黒姫の右手が再び空を凪ぐ。再び屋上のコンクリートが轟音と共にめくれ上がった。
部活棟の屋上から壬生浪の半数を銀色の粒子に変えながら、転落防止のフェンスを完全に破壊している。これが『時間の裏側』でなかったら、校長か教頭が夏休み前に校内整備に当てる予算が尽きた(むしろ完全に赤字である)と理事長に泣きついていたに違いない。……泣きついたところでどうなるか、あの理事長ではまったく見当がつかないが……。
ざわり、と風が吹く。それに誘われるかのように空間が歪み、黒い染みがさらに染みだしてくる。凛の周りにあらたなリングが浮かび、燕はようやく我に返った。
「何がどうなってるんだ」
そうつぶやいたときには、既に燕の片手には『魔道書』が開かれている。
「……鳴!」
黒姫の爪をさらに避け、再び壬生朗を足場に宙へ飛んだ氷鉋の後に凛の声が聞こえたのかどうかはわからない。が、その声は明確な危険を知らせているものだった。
「!」
方法は氷鉋と同じだった。同じやり方で飛ぶ存在がいると氷鉋本人が思わなかったのは事実だが。
「……わるいな」
かすかに空を切る音に、刹那視線を背後に向ける。その視線が相手をとらえる前に、鈍い感覚が氷鉋の身体を貫いた。自分の身体の前に、良く砥がれた凶器が突き出ている。
「メイ!!」
凛の悲鳴のような声が聞こえる、と遠くの声を聞く。
「……。……」
後ろからの声がくぐもった声で囁いた言葉は氷鉋にしか聞こえなかった。
「!」
そのくぐもった言葉に驚愕の表情を浮かべたことを誰かが気づいたのかは定かではない。ぐらりと彼はそのまま崩れた。
「先輩!!」
凛に続いて沙織が悲鳴を上げたときには、既に氷鉋は屋上に突っ伏していた。その身体からあっさりと保険医は凶器を引き抜く。それは三日月を描く薄刃の草刈鎌だった。

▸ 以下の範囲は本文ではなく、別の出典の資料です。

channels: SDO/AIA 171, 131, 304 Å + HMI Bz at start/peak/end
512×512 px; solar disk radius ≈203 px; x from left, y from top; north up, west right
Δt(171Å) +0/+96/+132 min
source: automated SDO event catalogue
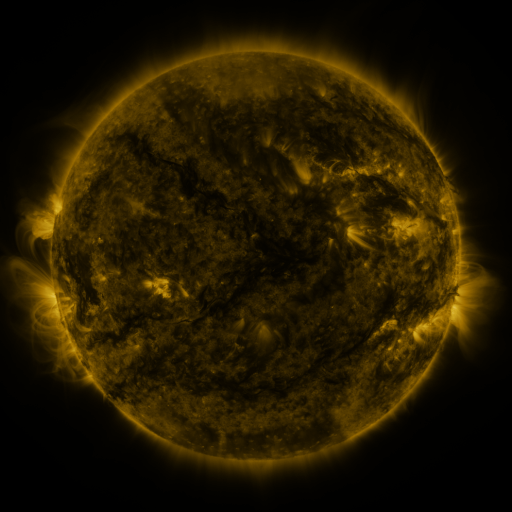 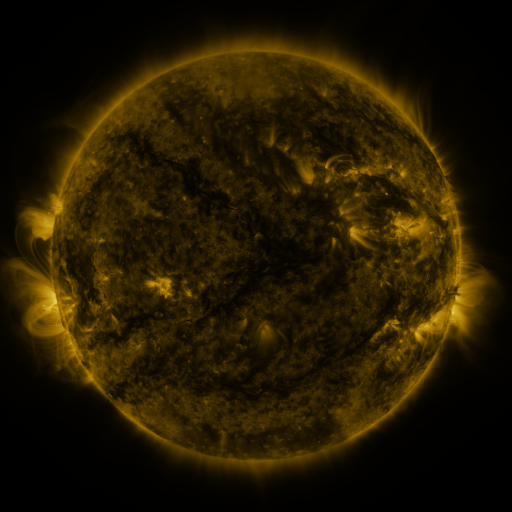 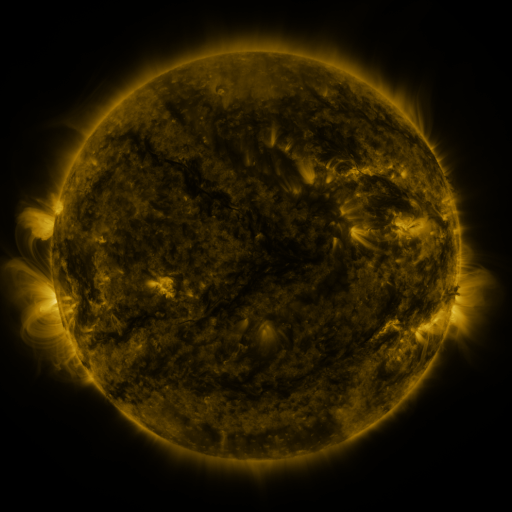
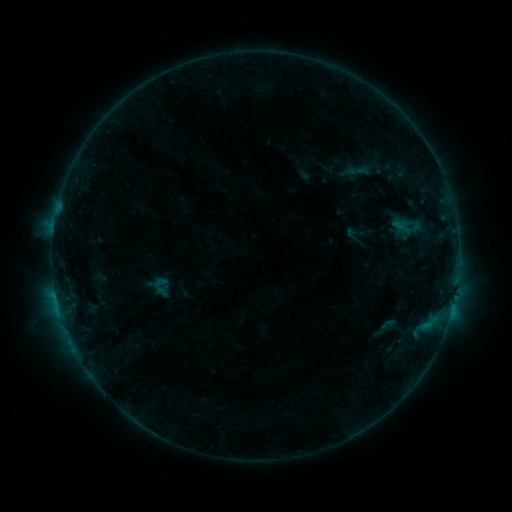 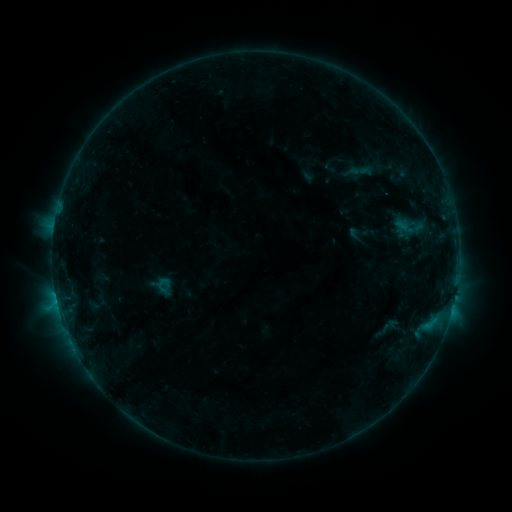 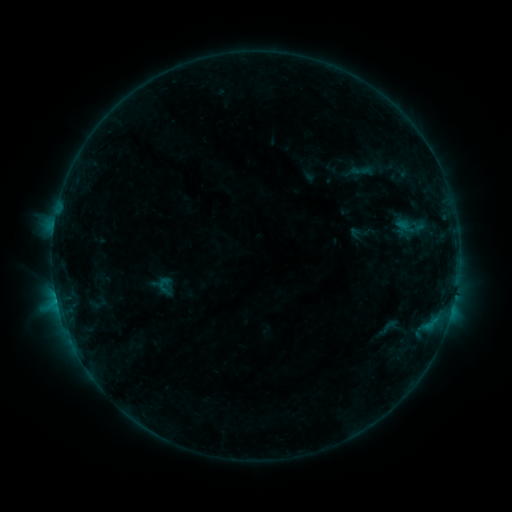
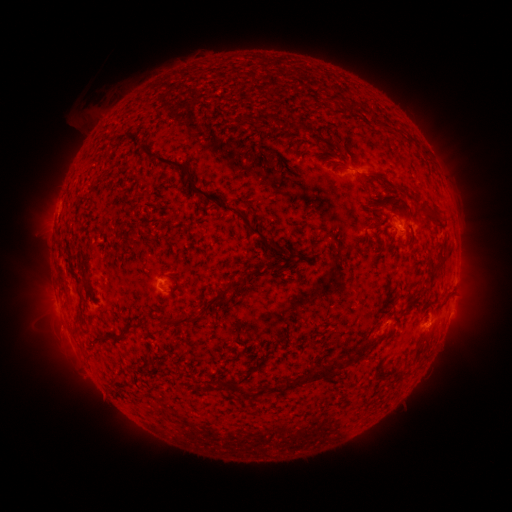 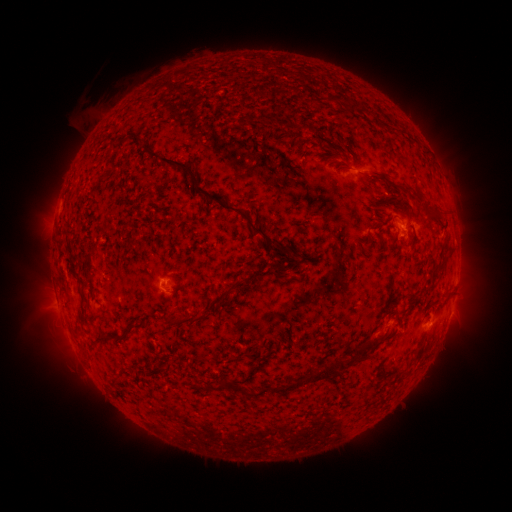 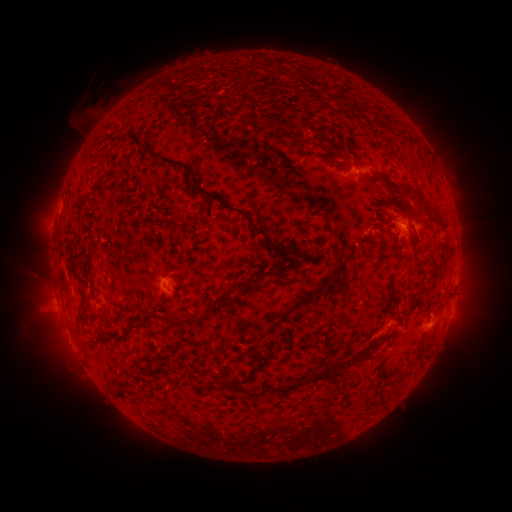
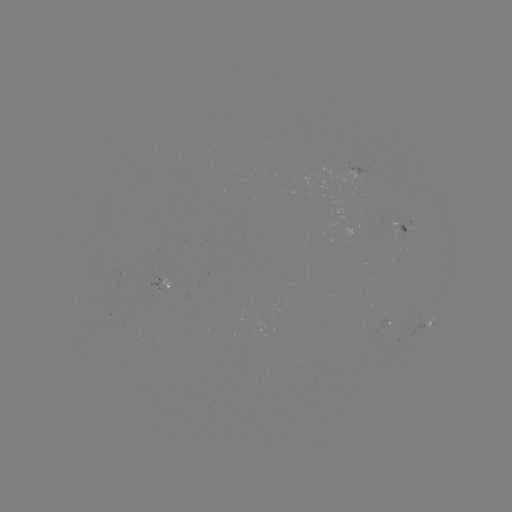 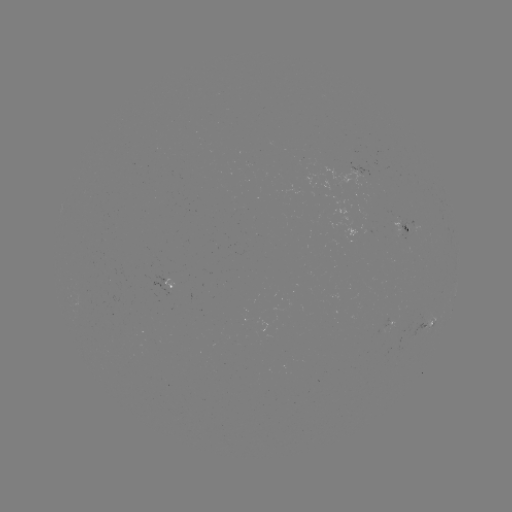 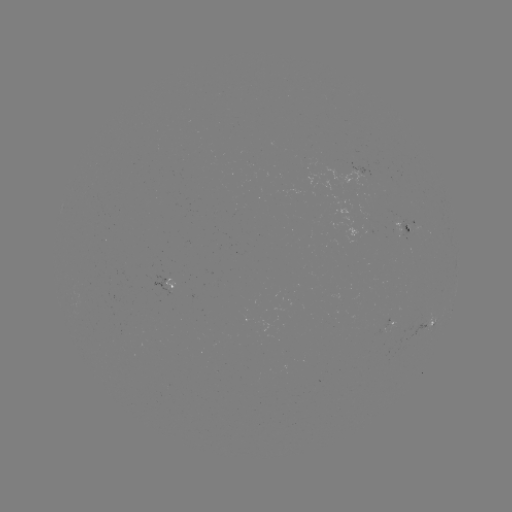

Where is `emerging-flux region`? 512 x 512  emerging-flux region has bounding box [150, 275, 174, 296].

えぐられ、傷だらけのコンクリートの上に赤が広がっていく。
「……。や、やりすぎてねぇか……」
部活棟の屋上を遠慮なく抉り飛ばした黒姫が、まったく説得力の無いまま、凍りついた生徒会を代表して一応のように保険医に問いかける。
「……。」
返答よりも先に、沙織の髪を掠めて保険医の鎌が飛んだ。それは沙織にとって凍り付いていた思考を動かすには十分すぎた。
「!?」
振り返ると黒い生ゴムでできたガーゴイルの額に、ばっくりと頭を割るような格好で鎌が突き刺さっている。直後に壬生浪は銀色の粒子に砕ける。
「殺してはいない」
あくびれもなく言った保険医の手には、既にもう一本鎌が握られている。
「燕先輩っ!」
我に返った沙織が状況を見て叫ぶのとほぼ同時に、燕の『魔道書』と燕の前に大きな魔法陣が浮かび上がっていた。

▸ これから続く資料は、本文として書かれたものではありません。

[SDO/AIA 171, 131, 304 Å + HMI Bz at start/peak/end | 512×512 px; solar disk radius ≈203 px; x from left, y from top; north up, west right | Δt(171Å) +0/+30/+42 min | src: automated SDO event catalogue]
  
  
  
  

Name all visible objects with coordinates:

銀色の矢が文字通り雨霰と降り注ぎ、次いで黒姫の爪が再び部活棟の屋上をさらに抉って半壊させると、壬生浪はほぼその姿を銀色の光に分解した。極めて悪運強く銀矢と爪をかいくぐった最後の壬生浪がその翼で宙に浮かび上がる。が、直後に頭と胴体が切り離され、やはり銀色に分解された。その銀色が宙に四散しきる前に保険医の手にブーメランの要領で鎌が戻ってきている。
壬生浪が完全に姿を消し、再び重苦しい沈黙が屋上に降りる。
凛が呆然と氷鉋を見下ろしていた。
「……こ、駒ケ岳先輩…?」
今にも倒れそうな凛にそっと声をかけると、真っ青な顔が沙織を振り返える。
「……」
ぱくぱくと何事か言葉にしようとして、結局凛の言葉は声にならなかった。
「……手遅れ、じゃないわよね?」
かわりに屋上へ顔を出したのは、階段を駆け上がってきたらしい翠と明らかに部外者と思われる妙齢の女性だった。